さかのぼり前漢情勢34

まだ終わりじゃないhttp://d.hatena.ne.jp/T_S/20100404/1270358748の続き。

漢の文帝の前四年、丞相灌嬰が死去して張蒼が丞相となった。
張蒼は秦で御史になっていたという超エリートであり、暦法や計算などにも明るいという有為の人材であった。

この時代、基本的に漢は大きな事業や戦争などは起こしていない。秦末から漢初にあった戦乱からの回復のためであると同時に、諸侯王と漢の力関係から言っても下手に動けないということでもあったのだろう。


代わりに、法制度や礼制の面では見直しの動きが起こっている。

夏、除祕祝、語在郊祀志。五月、除肉刑法、語在刑法志。
(『漢書』文帝紀、文帝前十三年)

文帝の仁君、明君ぶりを賞賛する際によく引き合いに出される肉刑廃止。

ただこれについては、「是後、外有輕刑之名、内實殺人。斬右止者又當死。斬左止者笞五百、當劓者笞三百、率多死(『漢書』刑法志)」とあるように、実は肉刑で済んでいた者を死に追いやるというものだったとの指摘がある。

しかしながら、当時においてはそのような制度になるのも仕方ない思想があったのかもしれない。

是時丞相絳侯周勃免就國、人有告勃謀反、逮繫長安獄治、卒亡事、復爵邑、故賈誼以此譏上。上深納其言、養臣下有節。是後大臣有罪、皆自殺、不受刑。
(『漢書』賈誼伝)

文帝の知恵袋賈誼は、周勃が謀反の嫌疑をかけられて獄に落ちたことについて文帝を非難した。どうやら、無実なのに逮捕したことではなく、逮捕して獄に繋ぐ前に高貴な者としての誇りを保たせてやるべきだったと非難したようである。

#### [データ抜粋]
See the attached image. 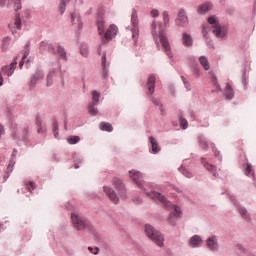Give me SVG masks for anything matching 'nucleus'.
<instances>
[{"label":"nucleus","instance_id":"f257e3e1","mask_svg":"<svg viewBox=\"0 0 256 256\" xmlns=\"http://www.w3.org/2000/svg\"><path fill=\"white\" fill-rule=\"evenodd\" d=\"M152 35L156 40L157 37L159 38L166 55H168L169 58L173 57V53H171V46L169 45V40H167V37H165V32H163L161 27L157 28L155 22L152 23Z\"/></svg>","mask_w":256,"mask_h":256},{"label":"nucleus","instance_id":"f03ea898","mask_svg":"<svg viewBox=\"0 0 256 256\" xmlns=\"http://www.w3.org/2000/svg\"><path fill=\"white\" fill-rule=\"evenodd\" d=\"M145 233L151 241H153L158 247H163V243L165 242V238H163V235L161 232L155 230L153 226L147 224L145 226Z\"/></svg>","mask_w":256,"mask_h":256},{"label":"nucleus","instance_id":"7ed1b4c3","mask_svg":"<svg viewBox=\"0 0 256 256\" xmlns=\"http://www.w3.org/2000/svg\"><path fill=\"white\" fill-rule=\"evenodd\" d=\"M131 25L132 39L134 43H137V39H139V16L137 15V10L132 11Z\"/></svg>","mask_w":256,"mask_h":256},{"label":"nucleus","instance_id":"20e7f679","mask_svg":"<svg viewBox=\"0 0 256 256\" xmlns=\"http://www.w3.org/2000/svg\"><path fill=\"white\" fill-rule=\"evenodd\" d=\"M208 23L212 26V32L216 37H225V28L221 27L217 23V20L215 19V16H211L208 18Z\"/></svg>","mask_w":256,"mask_h":256},{"label":"nucleus","instance_id":"39448f33","mask_svg":"<svg viewBox=\"0 0 256 256\" xmlns=\"http://www.w3.org/2000/svg\"><path fill=\"white\" fill-rule=\"evenodd\" d=\"M71 219H72V225L74 229H77V231H83V229H85V227L89 225L87 220L79 217V215L77 214H72Z\"/></svg>","mask_w":256,"mask_h":256},{"label":"nucleus","instance_id":"423d86ee","mask_svg":"<svg viewBox=\"0 0 256 256\" xmlns=\"http://www.w3.org/2000/svg\"><path fill=\"white\" fill-rule=\"evenodd\" d=\"M176 25H179L180 27H185L187 23H189V17H187V14L185 13V9L181 8L178 12V17L175 20Z\"/></svg>","mask_w":256,"mask_h":256},{"label":"nucleus","instance_id":"0eeeda50","mask_svg":"<svg viewBox=\"0 0 256 256\" xmlns=\"http://www.w3.org/2000/svg\"><path fill=\"white\" fill-rule=\"evenodd\" d=\"M119 31V28H117V26L115 24H111L107 30L106 33H104V39H106V41H111V39H113V37L117 36V33Z\"/></svg>","mask_w":256,"mask_h":256},{"label":"nucleus","instance_id":"6e6552de","mask_svg":"<svg viewBox=\"0 0 256 256\" xmlns=\"http://www.w3.org/2000/svg\"><path fill=\"white\" fill-rule=\"evenodd\" d=\"M104 193L107 195V197L110 199V201H113L115 205L119 203V196L115 193V190H113L110 187L104 186L103 187Z\"/></svg>","mask_w":256,"mask_h":256},{"label":"nucleus","instance_id":"1a4fd4ad","mask_svg":"<svg viewBox=\"0 0 256 256\" xmlns=\"http://www.w3.org/2000/svg\"><path fill=\"white\" fill-rule=\"evenodd\" d=\"M96 27L98 29V35H100V37H103V35H105V18H103L101 14L98 15L96 19Z\"/></svg>","mask_w":256,"mask_h":256},{"label":"nucleus","instance_id":"9d476101","mask_svg":"<svg viewBox=\"0 0 256 256\" xmlns=\"http://www.w3.org/2000/svg\"><path fill=\"white\" fill-rule=\"evenodd\" d=\"M206 247L210 249V251H217V249H219V242L217 241V236L209 237L206 240Z\"/></svg>","mask_w":256,"mask_h":256},{"label":"nucleus","instance_id":"9b49d317","mask_svg":"<svg viewBox=\"0 0 256 256\" xmlns=\"http://www.w3.org/2000/svg\"><path fill=\"white\" fill-rule=\"evenodd\" d=\"M147 196L150 197L151 199H157V201H160V203H162V205H165V206L169 205L167 198H165V196H163L159 192H150V193H147Z\"/></svg>","mask_w":256,"mask_h":256},{"label":"nucleus","instance_id":"f8f14e48","mask_svg":"<svg viewBox=\"0 0 256 256\" xmlns=\"http://www.w3.org/2000/svg\"><path fill=\"white\" fill-rule=\"evenodd\" d=\"M173 209L176 214H170V216L168 218V222L170 225H175V221H177V217H179L181 215V213H183L181 211V207H179L177 205H173Z\"/></svg>","mask_w":256,"mask_h":256},{"label":"nucleus","instance_id":"ddd939ff","mask_svg":"<svg viewBox=\"0 0 256 256\" xmlns=\"http://www.w3.org/2000/svg\"><path fill=\"white\" fill-rule=\"evenodd\" d=\"M155 81V74H150L147 79L148 93L150 95H153V93H155Z\"/></svg>","mask_w":256,"mask_h":256},{"label":"nucleus","instance_id":"4468645a","mask_svg":"<svg viewBox=\"0 0 256 256\" xmlns=\"http://www.w3.org/2000/svg\"><path fill=\"white\" fill-rule=\"evenodd\" d=\"M21 18L19 17V15L16 16V18L14 19V21H12L9 24V28L12 31V33H17V31H19V29H21Z\"/></svg>","mask_w":256,"mask_h":256},{"label":"nucleus","instance_id":"2eb2a0df","mask_svg":"<svg viewBox=\"0 0 256 256\" xmlns=\"http://www.w3.org/2000/svg\"><path fill=\"white\" fill-rule=\"evenodd\" d=\"M16 67H17V60H14L10 64V68H9V66H3L2 71H3V73H6V75H8V77H11V75H13V73H15Z\"/></svg>","mask_w":256,"mask_h":256},{"label":"nucleus","instance_id":"dca6fc26","mask_svg":"<svg viewBox=\"0 0 256 256\" xmlns=\"http://www.w3.org/2000/svg\"><path fill=\"white\" fill-rule=\"evenodd\" d=\"M130 177L133 179L134 183L138 185V187H141V179H143V175H141L140 172L132 170L130 171Z\"/></svg>","mask_w":256,"mask_h":256},{"label":"nucleus","instance_id":"f3484780","mask_svg":"<svg viewBox=\"0 0 256 256\" xmlns=\"http://www.w3.org/2000/svg\"><path fill=\"white\" fill-rule=\"evenodd\" d=\"M201 243H203V238L199 235H194L189 240L190 247H201Z\"/></svg>","mask_w":256,"mask_h":256},{"label":"nucleus","instance_id":"a211bd4d","mask_svg":"<svg viewBox=\"0 0 256 256\" xmlns=\"http://www.w3.org/2000/svg\"><path fill=\"white\" fill-rule=\"evenodd\" d=\"M208 11H211V3L209 2L201 4L197 7V12L199 15H203V13H207Z\"/></svg>","mask_w":256,"mask_h":256},{"label":"nucleus","instance_id":"6ab92c4d","mask_svg":"<svg viewBox=\"0 0 256 256\" xmlns=\"http://www.w3.org/2000/svg\"><path fill=\"white\" fill-rule=\"evenodd\" d=\"M45 77L43 71L38 70L31 78V85H37V81H41Z\"/></svg>","mask_w":256,"mask_h":256},{"label":"nucleus","instance_id":"aec40b11","mask_svg":"<svg viewBox=\"0 0 256 256\" xmlns=\"http://www.w3.org/2000/svg\"><path fill=\"white\" fill-rule=\"evenodd\" d=\"M182 45L185 47H191V45H193V39L191 38V35L187 33L182 34Z\"/></svg>","mask_w":256,"mask_h":256},{"label":"nucleus","instance_id":"412c9836","mask_svg":"<svg viewBox=\"0 0 256 256\" xmlns=\"http://www.w3.org/2000/svg\"><path fill=\"white\" fill-rule=\"evenodd\" d=\"M199 63L205 69V71H209L211 69V65L209 64V59H207L205 56L199 57Z\"/></svg>","mask_w":256,"mask_h":256},{"label":"nucleus","instance_id":"4be33fe9","mask_svg":"<svg viewBox=\"0 0 256 256\" xmlns=\"http://www.w3.org/2000/svg\"><path fill=\"white\" fill-rule=\"evenodd\" d=\"M149 141L151 143V147H152V153H159V151L161 150L157 144V140L155 139V137L150 136L149 137Z\"/></svg>","mask_w":256,"mask_h":256},{"label":"nucleus","instance_id":"5701e85b","mask_svg":"<svg viewBox=\"0 0 256 256\" xmlns=\"http://www.w3.org/2000/svg\"><path fill=\"white\" fill-rule=\"evenodd\" d=\"M29 47H31V43L26 44L24 47V55L22 57V61L19 64L20 67H23V63H24L25 59H27V57H29V53H30Z\"/></svg>","mask_w":256,"mask_h":256},{"label":"nucleus","instance_id":"b1692460","mask_svg":"<svg viewBox=\"0 0 256 256\" xmlns=\"http://www.w3.org/2000/svg\"><path fill=\"white\" fill-rule=\"evenodd\" d=\"M101 131H108V133H111L113 131V126L110 123L102 122L100 124Z\"/></svg>","mask_w":256,"mask_h":256},{"label":"nucleus","instance_id":"393cba45","mask_svg":"<svg viewBox=\"0 0 256 256\" xmlns=\"http://www.w3.org/2000/svg\"><path fill=\"white\" fill-rule=\"evenodd\" d=\"M225 97L226 99H233V88L229 84H226Z\"/></svg>","mask_w":256,"mask_h":256},{"label":"nucleus","instance_id":"a878e982","mask_svg":"<svg viewBox=\"0 0 256 256\" xmlns=\"http://www.w3.org/2000/svg\"><path fill=\"white\" fill-rule=\"evenodd\" d=\"M113 185L116 189H119L120 191H123V189H125V187L123 186V182H121V180L118 178L113 179Z\"/></svg>","mask_w":256,"mask_h":256},{"label":"nucleus","instance_id":"bb28decb","mask_svg":"<svg viewBox=\"0 0 256 256\" xmlns=\"http://www.w3.org/2000/svg\"><path fill=\"white\" fill-rule=\"evenodd\" d=\"M10 5H14V10L19 11L21 9V0H9Z\"/></svg>","mask_w":256,"mask_h":256},{"label":"nucleus","instance_id":"cd10ccee","mask_svg":"<svg viewBox=\"0 0 256 256\" xmlns=\"http://www.w3.org/2000/svg\"><path fill=\"white\" fill-rule=\"evenodd\" d=\"M101 63H102V69L105 75H107V56L105 54L102 55Z\"/></svg>","mask_w":256,"mask_h":256},{"label":"nucleus","instance_id":"c85d7f7f","mask_svg":"<svg viewBox=\"0 0 256 256\" xmlns=\"http://www.w3.org/2000/svg\"><path fill=\"white\" fill-rule=\"evenodd\" d=\"M79 141H81V138L79 136H71L68 139L69 145H77V143H79Z\"/></svg>","mask_w":256,"mask_h":256},{"label":"nucleus","instance_id":"c756f323","mask_svg":"<svg viewBox=\"0 0 256 256\" xmlns=\"http://www.w3.org/2000/svg\"><path fill=\"white\" fill-rule=\"evenodd\" d=\"M99 97H101V94H99V92L97 91L92 92L93 105H97V103H99Z\"/></svg>","mask_w":256,"mask_h":256},{"label":"nucleus","instance_id":"7c9ffc66","mask_svg":"<svg viewBox=\"0 0 256 256\" xmlns=\"http://www.w3.org/2000/svg\"><path fill=\"white\" fill-rule=\"evenodd\" d=\"M202 163H203L205 169H207V171H215V166H213V164H209V163L205 162V158H202Z\"/></svg>","mask_w":256,"mask_h":256},{"label":"nucleus","instance_id":"2f4dec72","mask_svg":"<svg viewBox=\"0 0 256 256\" xmlns=\"http://www.w3.org/2000/svg\"><path fill=\"white\" fill-rule=\"evenodd\" d=\"M238 213L241 215V217H243L244 219H248L249 218V214L247 213V210L243 207H240L238 209Z\"/></svg>","mask_w":256,"mask_h":256},{"label":"nucleus","instance_id":"473e14b6","mask_svg":"<svg viewBox=\"0 0 256 256\" xmlns=\"http://www.w3.org/2000/svg\"><path fill=\"white\" fill-rule=\"evenodd\" d=\"M57 53L58 55H60L62 59H67V53L65 52V49H63L62 47H58Z\"/></svg>","mask_w":256,"mask_h":256},{"label":"nucleus","instance_id":"72a5a7b5","mask_svg":"<svg viewBox=\"0 0 256 256\" xmlns=\"http://www.w3.org/2000/svg\"><path fill=\"white\" fill-rule=\"evenodd\" d=\"M180 127H182V129H187V127H189V123L185 118H180Z\"/></svg>","mask_w":256,"mask_h":256},{"label":"nucleus","instance_id":"f704fd0d","mask_svg":"<svg viewBox=\"0 0 256 256\" xmlns=\"http://www.w3.org/2000/svg\"><path fill=\"white\" fill-rule=\"evenodd\" d=\"M162 15H163L164 25H165V27H167V25H169V13L163 12Z\"/></svg>","mask_w":256,"mask_h":256},{"label":"nucleus","instance_id":"c9c22d12","mask_svg":"<svg viewBox=\"0 0 256 256\" xmlns=\"http://www.w3.org/2000/svg\"><path fill=\"white\" fill-rule=\"evenodd\" d=\"M27 187H28V191H35V187H37V185L35 184V182H28L27 183Z\"/></svg>","mask_w":256,"mask_h":256},{"label":"nucleus","instance_id":"e433bc0d","mask_svg":"<svg viewBox=\"0 0 256 256\" xmlns=\"http://www.w3.org/2000/svg\"><path fill=\"white\" fill-rule=\"evenodd\" d=\"M89 113L90 115H97V108H95V105L89 107Z\"/></svg>","mask_w":256,"mask_h":256},{"label":"nucleus","instance_id":"4c0bfd02","mask_svg":"<svg viewBox=\"0 0 256 256\" xmlns=\"http://www.w3.org/2000/svg\"><path fill=\"white\" fill-rule=\"evenodd\" d=\"M184 85H185V88L187 89V91H191V86L187 83V79H185V77H181Z\"/></svg>","mask_w":256,"mask_h":256},{"label":"nucleus","instance_id":"58836bf2","mask_svg":"<svg viewBox=\"0 0 256 256\" xmlns=\"http://www.w3.org/2000/svg\"><path fill=\"white\" fill-rule=\"evenodd\" d=\"M150 15H151V17H153V18L159 17V10L153 9V10L150 12Z\"/></svg>","mask_w":256,"mask_h":256},{"label":"nucleus","instance_id":"ea45409f","mask_svg":"<svg viewBox=\"0 0 256 256\" xmlns=\"http://www.w3.org/2000/svg\"><path fill=\"white\" fill-rule=\"evenodd\" d=\"M69 1H70V0H62V5H63V6L60 7L61 13H65V4H66V3H69Z\"/></svg>","mask_w":256,"mask_h":256},{"label":"nucleus","instance_id":"a19ab883","mask_svg":"<svg viewBox=\"0 0 256 256\" xmlns=\"http://www.w3.org/2000/svg\"><path fill=\"white\" fill-rule=\"evenodd\" d=\"M80 53L83 55V57H87V55H89V50L87 48H82Z\"/></svg>","mask_w":256,"mask_h":256},{"label":"nucleus","instance_id":"79ce46f5","mask_svg":"<svg viewBox=\"0 0 256 256\" xmlns=\"http://www.w3.org/2000/svg\"><path fill=\"white\" fill-rule=\"evenodd\" d=\"M245 174L246 175L251 174V164H249V163L246 164Z\"/></svg>","mask_w":256,"mask_h":256},{"label":"nucleus","instance_id":"37998d69","mask_svg":"<svg viewBox=\"0 0 256 256\" xmlns=\"http://www.w3.org/2000/svg\"><path fill=\"white\" fill-rule=\"evenodd\" d=\"M36 125L38 127V133H41V131H43V128H41V120H37Z\"/></svg>","mask_w":256,"mask_h":256},{"label":"nucleus","instance_id":"c03bdc74","mask_svg":"<svg viewBox=\"0 0 256 256\" xmlns=\"http://www.w3.org/2000/svg\"><path fill=\"white\" fill-rule=\"evenodd\" d=\"M184 175L185 177H188V179H191V177H193V174H191V172L188 171H184Z\"/></svg>","mask_w":256,"mask_h":256},{"label":"nucleus","instance_id":"a18cd8bd","mask_svg":"<svg viewBox=\"0 0 256 256\" xmlns=\"http://www.w3.org/2000/svg\"><path fill=\"white\" fill-rule=\"evenodd\" d=\"M88 251H90V253H93V255H97V253H99L98 249H96V252H93V248L92 247H88Z\"/></svg>","mask_w":256,"mask_h":256},{"label":"nucleus","instance_id":"49530a36","mask_svg":"<svg viewBox=\"0 0 256 256\" xmlns=\"http://www.w3.org/2000/svg\"><path fill=\"white\" fill-rule=\"evenodd\" d=\"M51 77H53V75L51 73L48 74V76H47V85H49V81H50Z\"/></svg>","mask_w":256,"mask_h":256},{"label":"nucleus","instance_id":"de8ad7c7","mask_svg":"<svg viewBox=\"0 0 256 256\" xmlns=\"http://www.w3.org/2000/svg\"><path fill=\"white\" fill-rule=\"evenodd\" d=\"M202 127H209V120H206L204 124H202Z\"/></svg>","mask_w":256,"mask_h":256},{"label":"nucleus","instance_id":"09e8293b","mask_svg":"<svg viewBox=\"0 0 256 256\" xmlns=\"http://www.w3.org/2000/svg\"><path fill=\"white\" fill-rule=\"evenodd\" d=\"M75 19H77V14H72V23H75Z\"/></svg>","mask_w":256,"mask_h":256},{"label":"nucleus","instance_id":"8fccbe9b","mask_svg":"<svg viewBox=\"0 0 256 256\" xmlns=\"http://www.w3.org/2000/svg\"><path fill=\"white\" fill-rule=\"evenodd\" d=\"M48 49H50V51H51L52 53H55V48H53V46L49 45V46H48Z\"/></svg>","mask_w":256,"mask_h":256},{"label":"nucleus","instance_id":"3c124183","mask_svg":"<svg viewBox=\"0 0 256 256\" xmlns=\"http://www.w3.org/2000/svg\"><path fill=\"white\" fill-rule=\"evenodd\" d=\"M1 85H3V75L0 72V87H1Z\"/></svg>","mask_w":256,"mask_h":256},{"label":"nucleus","instance_id":"603ef678","mask_svg":"<svg viewBox=\"0 0 256 256\" xmlns=\"http://www.w3.org/2000/svg\"><path fill=\"white\" fill-rule=\"evenodd\" d=\"M152 102L155 103V105H160L159 101H157V99H155V98L152 99Z\"/></svg>","mask_w":256,"mask_h":256},{"label":"nucleus","instance_id":"864d4df0","mask_svg":"<svg viewBox=\"0 0 256 256\" xmlns=\"http://www.w3.org/2000/svg\"><path fill=\"white\" fill-rule=\"evenodd\" d=\"M77 22H78V27L81 28L82 24H81V21H79V18H77Z\"/></svg>","mask_w":256,"mask_h":256},{"label":"nucleus","instance_id":"5fc2aeb1","mask_svg":"<svg viewBox=\"0 0 256 256\" xmlns=\"http://www.w3.org/2000/svg\"><path fill=\"white\" fill-rule=\"evenodd\" d=\"M0 5L3 7V5H5V0H0Z\"/></svg>","mask_w":256,"mask_h":256},{"label":"nucleus","instance_id":"6e6d98bb","mask_svg":"<svg viewBox=\"0 0 256 256\" xmlns=\"http://www.w3.org/2000/svg\"><path fill=\"white\" fill-rule=\"evenodd\" d=\"M204 144V147H207V142H202Z\"/></svg>","mask_w":256,"mask_h":256},{"label":"nucleus","instance_id":"4d7b16f0","mask_svg":"<svg viewBox=\"0 0 256 256\" xmlns=\"http://www.w3.org/2000/svg\"><path fill=\"white\" fill-rule=\"evenodd\" d=\"M213 175H214V177H217V173L214 172Z\"/></svg>","mask_w":256,"mask_h":256},{"label":"nucleus","instance_id":"13d9d810","mask_svg":"<svg viewBox=\"0 0 256 256\" xmlns=\"http://www.w3.org/2000/svg\"><path fill=\"white\" fill-rule=\"evenodd\" d=\"M156 44H158V47H159V42H156Z\"/></svg>","mask_w":256,"mask_h":256}]
</instances>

#### [課題一覧]
1. 文帝期の本文によると、丞相の灌嬰が死去したあと、丞相になったのは誰ですか。
2. 文帝期の本文に名前が出てくる人物を、すべて挙げてください。
3. 文帝期の本文を、最後の文のあとから引き継いで書き進めてください。
データの各行は、本文とは別の資料です。

#### [各課題の解答]
1. 張蒼です。

2. 文帝、灌嬰、張蒼、周勃、賈誼

3.
つまり、大臣たる者、嫌疑がかかったらその時点で自殺すべきだというのである。

肉刑についても、同じ発想なのではないだろうか。
肉体を失うという苦痛やその後の不便以上に、永遠にその罪の刻印が残るという恥辱、屈辱こそが問題なのであり、そんな恥辱を与えるくらいならひと思いに殺してしまう方が罪人にとっても慈悲になるはずだ、ということだ。
司馬遷が罪に落ちた時の悩みもそこにあった。腐刑という屈辱を受けるくらいなら自殺した方がマシ。しかし『史記』完成のために死ねないから敢えて屈辱を選んだ。
この時代の人々にとって、肉刑の恥辱は自分の死よりも辛いものだったのだ。
その意味では、文帝は当時の感覚で罪人の最後の名誉を守るような改革を行ったと言える。


また、当時の議論として、五行の徳をどう扱うかというのがあった。

(張蒼)為丞相十餘年、魯人公孫臣上書言漢土紱時、其符有黃龍當見。詔下其議張蒼、張蒼以為非是、罷之。其後黃龍見成紀、於是文帝召公孫臣以為博士、草土紱之暦制度、更元年。張丞相由此自絀、謝病稱老。蒼任人為中候、大為姦利、上以讓蒼、蒼遂病免。
(『史記』張丞相列伝)

丞相張蒼は、漢は秦と同じ水徳だと主張しており、それが公式となっていた。
しかし、漢は土徳と主張する者が現れ、証拠の発見により文帝も同調して張蒼の方が失脚したのであった。

ちなみにこの土徳説は賈誼の主張であった。

誼以為漢興二十餘年、天下和洽、宜當改正朔、易服色制度、定官名、興禮樂。乃草具其儀法、色上黃、數用五、為官名悉更、奏之。文帝謙讓未皇也。然諸法令所更定、及列侯就國、其說皆誼發之。
(『漢書』賈誼伝)

公孫臣なる人物がいきなり土徳説を主張し出したというよりは、もともと文帝が土徳説を支持しており、公孫臣はそれを上手く嗅ぎつけたということなのだろう。
場合によるとすべて文帝が仕組んだ出来レースだったかもしれない。

ともあれ、水徳説は秦と同じということで、秦に親近感の無い者にとっては心情的に受け入れがたいものだったと思われる。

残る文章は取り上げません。